These days, Greg Hinkle, like many people, feels the federal government is out of control. But to Hinkle it’s not just about the deficit.
He believes federal law enforcement agencies are a big problem -- and that they have not been held accountable.
“And they need to be,” Hinkle said in front of the Montana state Capitol in Helena. “They need to be accountable."
He quickly added that local law enforcement agencies, by contrast, are accountable.
Hinkle is a Republican state senator from Thomson Falls, and he recently proposed a law, likely the first of its kind, asking federal law enforcement to first seek approval of county sheriffs before any federal intervention in the state of Montana. He calls it “The Sheriffs First Bill.”
“I believe that before any federal agency does any action within a county,” he explained, “they should cooperate with the sheriff, coordinate with the sheriff and go to him and say this is what we need to do in this county.”

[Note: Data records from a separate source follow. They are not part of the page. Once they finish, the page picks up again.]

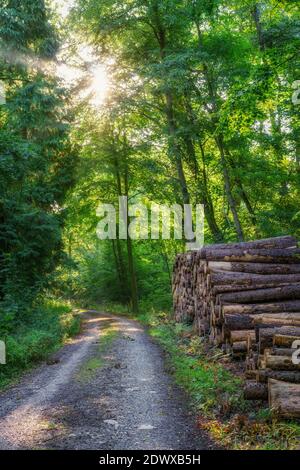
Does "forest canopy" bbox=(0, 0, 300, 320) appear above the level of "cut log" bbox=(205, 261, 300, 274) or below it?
above

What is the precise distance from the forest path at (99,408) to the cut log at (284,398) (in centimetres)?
113

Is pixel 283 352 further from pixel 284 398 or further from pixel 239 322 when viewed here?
pixel 239 322

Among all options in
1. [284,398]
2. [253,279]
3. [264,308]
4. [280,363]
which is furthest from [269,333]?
[253,279]

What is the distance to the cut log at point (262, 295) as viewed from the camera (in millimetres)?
10430

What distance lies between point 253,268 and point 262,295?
1.38 m

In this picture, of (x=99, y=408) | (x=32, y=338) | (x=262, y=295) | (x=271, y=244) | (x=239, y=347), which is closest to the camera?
(x=99, y=408)

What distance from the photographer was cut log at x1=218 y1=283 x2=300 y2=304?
411 inches

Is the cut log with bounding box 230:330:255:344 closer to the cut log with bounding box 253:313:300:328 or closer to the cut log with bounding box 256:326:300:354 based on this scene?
the cut log with bounding box 253:313:300:328

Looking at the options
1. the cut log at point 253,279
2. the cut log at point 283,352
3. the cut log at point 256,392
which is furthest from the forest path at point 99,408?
the cut log at point 253,279

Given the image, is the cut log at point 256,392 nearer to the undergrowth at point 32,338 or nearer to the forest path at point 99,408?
the forest path at point 99,408

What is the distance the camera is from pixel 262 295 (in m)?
10.5

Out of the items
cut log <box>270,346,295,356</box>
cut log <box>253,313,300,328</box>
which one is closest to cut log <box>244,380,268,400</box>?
cut log <box>270,346,295,356</box>
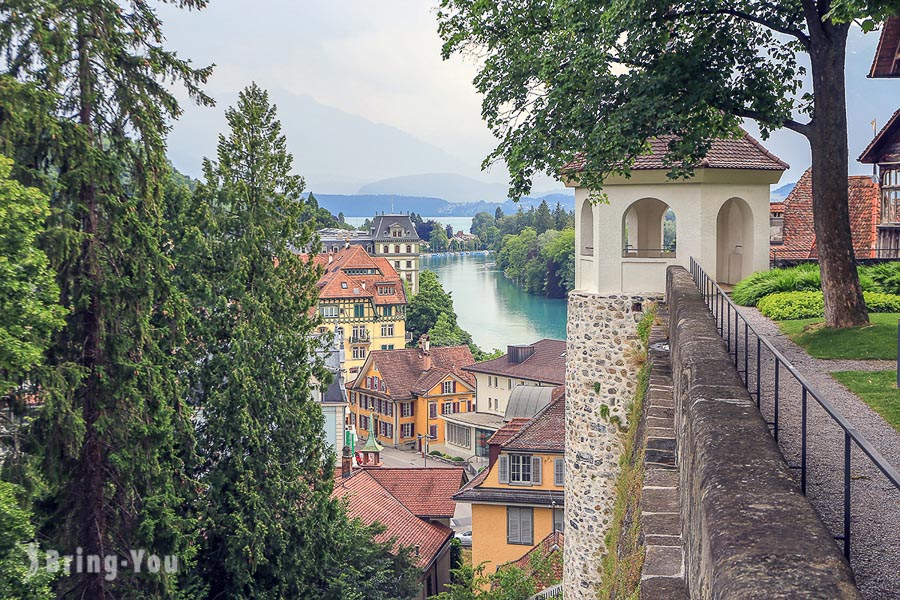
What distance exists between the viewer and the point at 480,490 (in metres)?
26.5

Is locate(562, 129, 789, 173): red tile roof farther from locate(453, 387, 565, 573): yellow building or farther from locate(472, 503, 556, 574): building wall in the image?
locate(472, 503, 556, 574): building wall

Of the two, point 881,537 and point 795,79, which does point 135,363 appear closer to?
point 795,79

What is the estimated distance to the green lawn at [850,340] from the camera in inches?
389

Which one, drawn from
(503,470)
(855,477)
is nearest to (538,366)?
(503,470)

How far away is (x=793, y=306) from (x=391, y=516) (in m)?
16.6

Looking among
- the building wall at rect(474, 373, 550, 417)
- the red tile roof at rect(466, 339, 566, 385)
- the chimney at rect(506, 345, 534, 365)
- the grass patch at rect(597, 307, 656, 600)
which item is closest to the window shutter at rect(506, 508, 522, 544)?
the grass patch at rect(597, 307, 656, 600)

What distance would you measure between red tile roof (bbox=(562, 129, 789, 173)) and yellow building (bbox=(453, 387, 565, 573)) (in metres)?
13.6

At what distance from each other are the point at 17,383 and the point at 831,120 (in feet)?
36.7

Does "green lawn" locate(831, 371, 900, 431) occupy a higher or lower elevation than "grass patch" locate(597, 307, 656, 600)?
higher

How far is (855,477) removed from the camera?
4820mm

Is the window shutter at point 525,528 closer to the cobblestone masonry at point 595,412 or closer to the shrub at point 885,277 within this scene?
the cobblestone masonry at point 595,412

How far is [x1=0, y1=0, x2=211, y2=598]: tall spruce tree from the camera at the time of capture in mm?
12789

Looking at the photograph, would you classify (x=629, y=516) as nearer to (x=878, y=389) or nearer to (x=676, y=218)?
(x=878, y=389)

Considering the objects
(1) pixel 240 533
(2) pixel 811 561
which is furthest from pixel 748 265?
(2) pixel 811 561
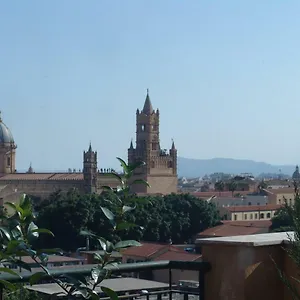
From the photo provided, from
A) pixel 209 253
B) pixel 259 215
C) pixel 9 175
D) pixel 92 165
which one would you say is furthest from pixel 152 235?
pixel 209 253

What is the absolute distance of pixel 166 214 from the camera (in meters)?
42.3

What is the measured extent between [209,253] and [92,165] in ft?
206

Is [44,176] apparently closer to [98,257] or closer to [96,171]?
[96,171]

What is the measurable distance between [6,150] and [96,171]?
10.6 m

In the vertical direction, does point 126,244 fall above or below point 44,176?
below

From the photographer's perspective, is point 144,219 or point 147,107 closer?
point 144,219

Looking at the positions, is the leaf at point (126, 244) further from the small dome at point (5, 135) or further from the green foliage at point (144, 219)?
the small dome at point (5, 135)

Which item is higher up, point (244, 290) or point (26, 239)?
point (26, 239)

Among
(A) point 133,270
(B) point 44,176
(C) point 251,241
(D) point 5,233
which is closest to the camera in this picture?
(D) point 5,233

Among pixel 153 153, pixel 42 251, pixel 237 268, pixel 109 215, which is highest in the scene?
pixel 153 153

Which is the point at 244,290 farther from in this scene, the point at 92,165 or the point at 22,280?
the point at 92,165

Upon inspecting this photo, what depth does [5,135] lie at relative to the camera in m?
71.8

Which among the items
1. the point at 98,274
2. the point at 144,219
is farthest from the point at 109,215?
the point at 144,219

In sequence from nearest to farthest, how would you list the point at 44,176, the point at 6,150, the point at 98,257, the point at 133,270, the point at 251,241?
the point at 98,257 → the point at 133,270 → the point at 251,241 → the point at 44,176 → the point at 6,150
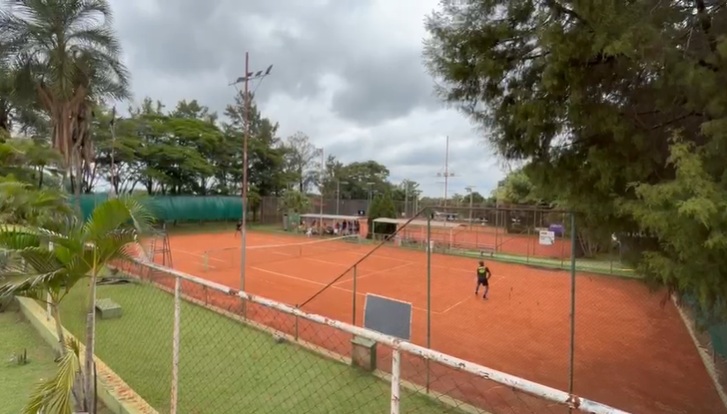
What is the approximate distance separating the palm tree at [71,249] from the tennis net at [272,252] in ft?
54.2

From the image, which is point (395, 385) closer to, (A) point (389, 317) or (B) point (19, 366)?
(A) point (389, 317)

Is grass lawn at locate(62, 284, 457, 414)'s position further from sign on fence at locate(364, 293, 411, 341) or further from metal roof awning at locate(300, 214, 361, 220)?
metal roof awning at locate(300, 214, 361, 220)

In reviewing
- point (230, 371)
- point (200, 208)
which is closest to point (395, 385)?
point (230, 371)

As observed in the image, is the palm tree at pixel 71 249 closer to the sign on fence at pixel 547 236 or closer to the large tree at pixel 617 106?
the large tree at pixel 617 106

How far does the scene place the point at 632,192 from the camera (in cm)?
501

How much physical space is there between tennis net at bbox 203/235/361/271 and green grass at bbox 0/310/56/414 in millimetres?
11906

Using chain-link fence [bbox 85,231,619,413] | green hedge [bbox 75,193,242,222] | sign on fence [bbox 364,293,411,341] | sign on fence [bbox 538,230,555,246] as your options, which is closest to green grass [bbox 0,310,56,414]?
chain-link fence [bbox 85,231,619,413]

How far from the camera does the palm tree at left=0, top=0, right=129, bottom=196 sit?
16016 mm

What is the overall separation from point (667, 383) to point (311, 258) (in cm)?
1901

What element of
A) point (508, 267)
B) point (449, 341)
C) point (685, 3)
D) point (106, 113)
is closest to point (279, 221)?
point (106, 113)

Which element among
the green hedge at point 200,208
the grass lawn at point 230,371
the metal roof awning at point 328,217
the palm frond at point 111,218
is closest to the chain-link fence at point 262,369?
the grass lawn at point 230,371

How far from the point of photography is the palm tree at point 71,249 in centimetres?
402

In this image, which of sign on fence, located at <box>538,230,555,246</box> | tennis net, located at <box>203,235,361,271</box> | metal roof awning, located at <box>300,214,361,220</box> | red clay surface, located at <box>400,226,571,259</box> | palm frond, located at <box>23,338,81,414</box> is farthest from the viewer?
metal roof awning, located at <box>300,214,361,220</box>

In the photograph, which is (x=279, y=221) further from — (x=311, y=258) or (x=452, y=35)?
(x=452, y=35)
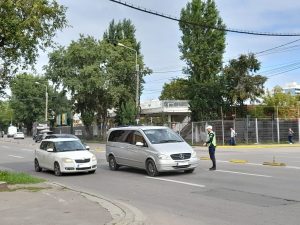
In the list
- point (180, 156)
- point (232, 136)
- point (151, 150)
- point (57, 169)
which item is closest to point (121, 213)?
point (180, 156)

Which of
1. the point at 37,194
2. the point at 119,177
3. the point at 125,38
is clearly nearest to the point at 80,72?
the point at 125,38

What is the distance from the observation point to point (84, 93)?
60.2 m

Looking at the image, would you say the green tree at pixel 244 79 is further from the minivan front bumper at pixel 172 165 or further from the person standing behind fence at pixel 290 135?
the minivan front bumper at pixel 172 165

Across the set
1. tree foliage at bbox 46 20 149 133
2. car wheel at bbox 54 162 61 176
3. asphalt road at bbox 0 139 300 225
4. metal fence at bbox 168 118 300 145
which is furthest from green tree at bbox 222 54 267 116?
car wheel at bbox 54 162 61 176

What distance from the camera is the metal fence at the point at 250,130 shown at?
4444 cm

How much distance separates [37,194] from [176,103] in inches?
2038

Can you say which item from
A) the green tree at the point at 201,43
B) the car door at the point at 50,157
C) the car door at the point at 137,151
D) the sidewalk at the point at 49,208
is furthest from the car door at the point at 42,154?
the green tree at the point at 201,43

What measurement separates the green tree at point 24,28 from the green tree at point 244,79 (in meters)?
33.3

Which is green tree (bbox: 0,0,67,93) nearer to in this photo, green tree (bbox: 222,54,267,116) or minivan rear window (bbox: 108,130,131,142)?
minivan rear window (bbox: 108,130,131,142)

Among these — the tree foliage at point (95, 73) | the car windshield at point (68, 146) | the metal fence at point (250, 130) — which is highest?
the tree foliage at point (95, 73)

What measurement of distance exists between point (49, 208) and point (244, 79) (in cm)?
3934

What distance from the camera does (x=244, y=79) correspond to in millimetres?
47625

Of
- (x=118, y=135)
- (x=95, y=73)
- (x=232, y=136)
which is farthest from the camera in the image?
(x=95, y=73)

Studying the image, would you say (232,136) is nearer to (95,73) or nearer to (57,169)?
(95,73)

For instance, Hinkle would want the FBI to first notify a Montana sheriff before executing a search warrant or making an arrest in the state of Montana.
At one point he allowed for arrest of any federal agent who didn’t comply, but has since taken out that language. He also reluctantly added a line that allows for federal agents to notify sheriffs “after the fact,” in order to get the bill through the Montana House of Representatives.
Nonetheless, legal observers still call Hinkle’s bill “a clear violation of the Supremacy Clause of the U.S. Constitution.”
“The federal government does not have to ask or even inform local law enforcement about what they are doing,” said James Cohen, a constitutional law professor at Fordham Law School in New York. “Sometimes they do because it’s convenient, but they do not have to.”
Hinkle points out that the bill has already passed the Montana State Senate (with the original language) and is expected to pass the House in the next couple of weeks.
He also says there’s a lot of support in Montana, a state which he says well remembers the deadly federal raids at Ruby Ridge, Idaho, in 1992 and Waco, Texas, in 1993.
“I view it as a safety issue,” he said. “Because there has been in the past, in parts of the country, difficult situations.”
Cohen remains unimpressed.
“They can’t do it,” he said. “They can't pass a law that says the federal government, the FBI, the [Drug Enforcement Agency], whatever federal law enforcement agency, must contact the sheriff before engaging in law enforcement activities. It simply can't be done."
Of course it can, said Hinkle.
“How on earth could the states not challenge federal law?” he asked. “That's the way our system of government works.”
“The states are what created the federal government,” he added, “so the states should actually have more authority than the federal government."